Exercise aim: What you return should match the data below exactly, with no pictures in it.

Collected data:
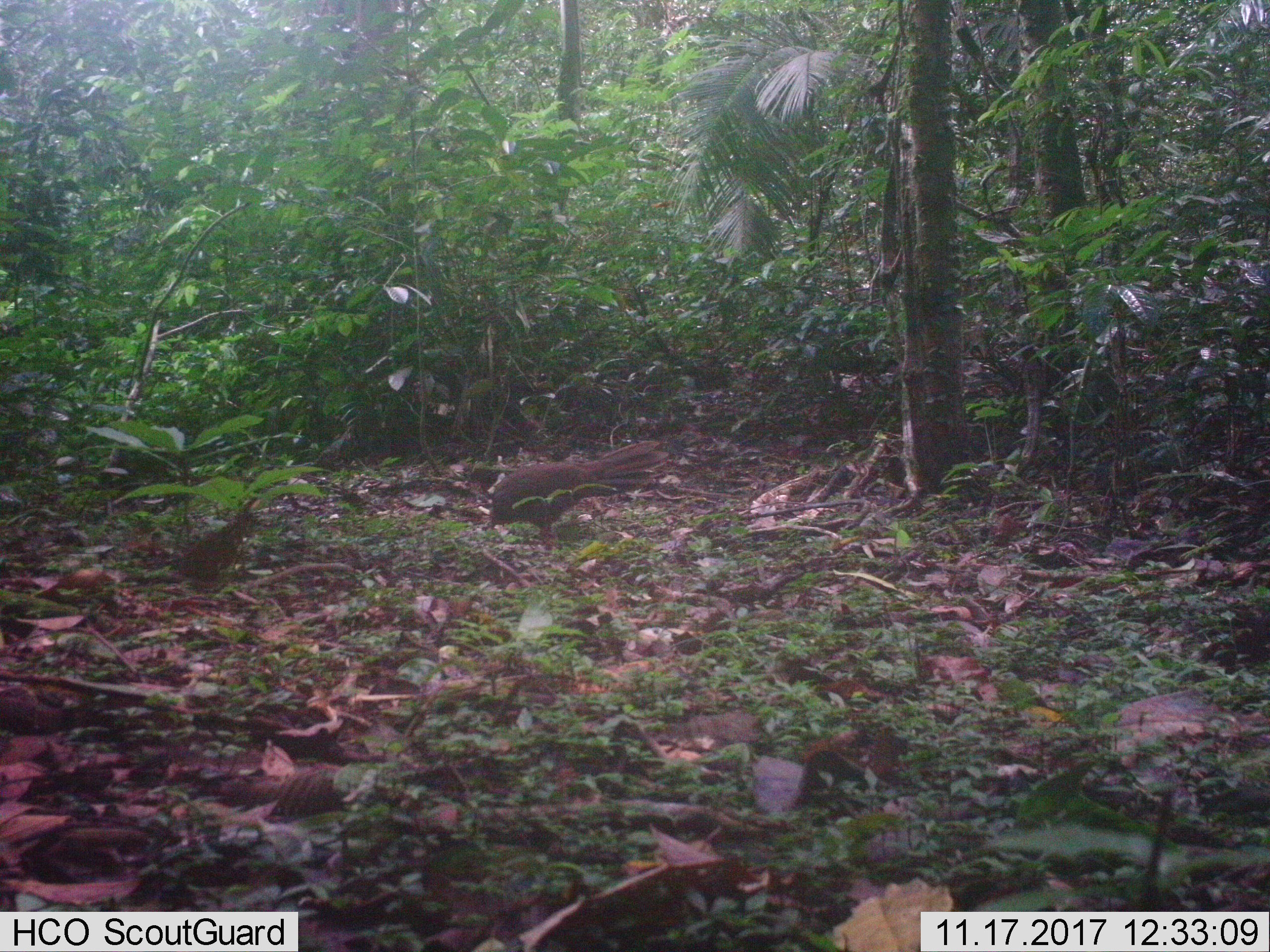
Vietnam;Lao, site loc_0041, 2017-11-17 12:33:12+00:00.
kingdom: Animalia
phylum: Chordata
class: Aves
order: Galliformes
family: Phasianidae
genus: Lophura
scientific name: Lophura nycthemera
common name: silver pheasant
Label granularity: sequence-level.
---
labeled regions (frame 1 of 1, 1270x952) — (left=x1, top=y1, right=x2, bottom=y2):
silver pheasant: (left=480, top=439, right=670, bottom=547)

Response to the task:
Vietnam;Lao, site loc_0041, 2017-11-17 12:33:12+00:00.
kingdom: Animalia
phylum: Chordata
class: Aves
order: Galliformes
family: Phasianidae
genus: Lophura
scientific name: Lophura nycthemera
common name: silver pheasant
Label granularity: sequence-level.
---
labeled regions (frame 1 of 1, 1270x952) — (left=x1, top=y1, right=x2, bottom=y2):
silver pheasant: (left=480, top=439, right=670, bottom=547)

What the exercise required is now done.